▸ **The data**
Start of Block
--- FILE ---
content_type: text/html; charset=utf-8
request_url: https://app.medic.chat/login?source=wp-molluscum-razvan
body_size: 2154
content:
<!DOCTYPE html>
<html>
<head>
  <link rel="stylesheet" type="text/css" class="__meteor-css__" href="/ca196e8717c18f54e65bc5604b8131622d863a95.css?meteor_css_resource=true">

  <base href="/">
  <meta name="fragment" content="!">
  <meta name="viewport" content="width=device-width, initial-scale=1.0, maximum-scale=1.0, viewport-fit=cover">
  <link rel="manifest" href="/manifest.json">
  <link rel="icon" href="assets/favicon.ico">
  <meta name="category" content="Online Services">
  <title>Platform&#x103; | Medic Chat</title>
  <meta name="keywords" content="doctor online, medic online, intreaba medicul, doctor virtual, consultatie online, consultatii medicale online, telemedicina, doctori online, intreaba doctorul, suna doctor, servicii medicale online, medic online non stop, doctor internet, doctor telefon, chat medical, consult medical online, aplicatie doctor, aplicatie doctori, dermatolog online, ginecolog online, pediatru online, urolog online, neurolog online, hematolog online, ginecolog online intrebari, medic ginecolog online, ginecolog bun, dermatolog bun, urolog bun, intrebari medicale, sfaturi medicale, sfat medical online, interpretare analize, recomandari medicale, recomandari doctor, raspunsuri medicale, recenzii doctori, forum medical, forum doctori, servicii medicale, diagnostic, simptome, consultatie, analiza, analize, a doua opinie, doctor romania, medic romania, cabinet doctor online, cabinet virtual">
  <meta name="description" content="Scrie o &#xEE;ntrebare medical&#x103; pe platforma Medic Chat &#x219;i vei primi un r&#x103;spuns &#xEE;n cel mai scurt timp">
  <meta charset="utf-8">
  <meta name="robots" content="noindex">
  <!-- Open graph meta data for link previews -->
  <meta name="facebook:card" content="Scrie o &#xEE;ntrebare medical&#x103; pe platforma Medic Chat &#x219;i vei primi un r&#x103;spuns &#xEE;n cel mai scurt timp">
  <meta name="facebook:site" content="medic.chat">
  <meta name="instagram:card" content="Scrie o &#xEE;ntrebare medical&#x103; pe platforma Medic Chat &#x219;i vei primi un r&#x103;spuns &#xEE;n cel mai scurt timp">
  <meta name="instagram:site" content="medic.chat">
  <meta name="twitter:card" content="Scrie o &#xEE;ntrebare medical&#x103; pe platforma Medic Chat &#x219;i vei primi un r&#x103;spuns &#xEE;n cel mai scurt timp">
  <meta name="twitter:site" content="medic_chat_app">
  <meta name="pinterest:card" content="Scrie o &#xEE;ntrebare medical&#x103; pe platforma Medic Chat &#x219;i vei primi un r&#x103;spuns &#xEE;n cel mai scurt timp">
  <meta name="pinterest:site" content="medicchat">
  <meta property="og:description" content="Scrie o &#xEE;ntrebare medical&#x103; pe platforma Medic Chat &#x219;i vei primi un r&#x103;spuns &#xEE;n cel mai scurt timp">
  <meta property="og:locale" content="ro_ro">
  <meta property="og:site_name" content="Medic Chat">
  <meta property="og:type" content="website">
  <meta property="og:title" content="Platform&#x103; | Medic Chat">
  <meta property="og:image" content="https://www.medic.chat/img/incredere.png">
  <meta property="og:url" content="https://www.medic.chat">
End of Block
▸ **Task goal**
Take every line of the material that contains the word "primi", and copy it.

▸ **Answer**
  <meta name="description" content="Scrie o &#xEE;ntrebare medical&#x103; pe platforma Medic Chat &#x219;i vei primi un r&#x103;spuns &#xEE;n cel mai scurt timp">
  <meta name="facebook:card" content="Scrie o &#xEE;ntrebare medical&#x103; pe platforma Medic Chat &#x219;i vei primi un r&#x103;spuns &#xEE;n cel mai scurt timp">
  <meta name="instagram:card" content="Scrie o &#xEE;ntrebare medical&#x103; pe platforma Medic Chat &#x219;i vei primi un r&#x103;spuns &#xEE;n cel mai scurt timp">
  <meta name="twitter:card" content="Scrie o &#xEE;ntrebare medical&#x103; pe platforma Medic Chat &#x219;i vei primi un r&#x103;spuns &#xEE;n cel mai scurt timp">
  <meta name="pinterest:card" content="Scrie o &#xEE;ntrebare medical&#x103; pe platforma Medic Chat &#x219;i vei primi un r&#x103;spuns &#xEE;n cel mai scurt timp">
  <meta property="og:description" content="Scrie o &#xEE;ntrebare medical&#x103; pe platforma Medic Chat &#x219;i vei primi un r&#x103;spuns &#xEE;n cel mai scurt timp">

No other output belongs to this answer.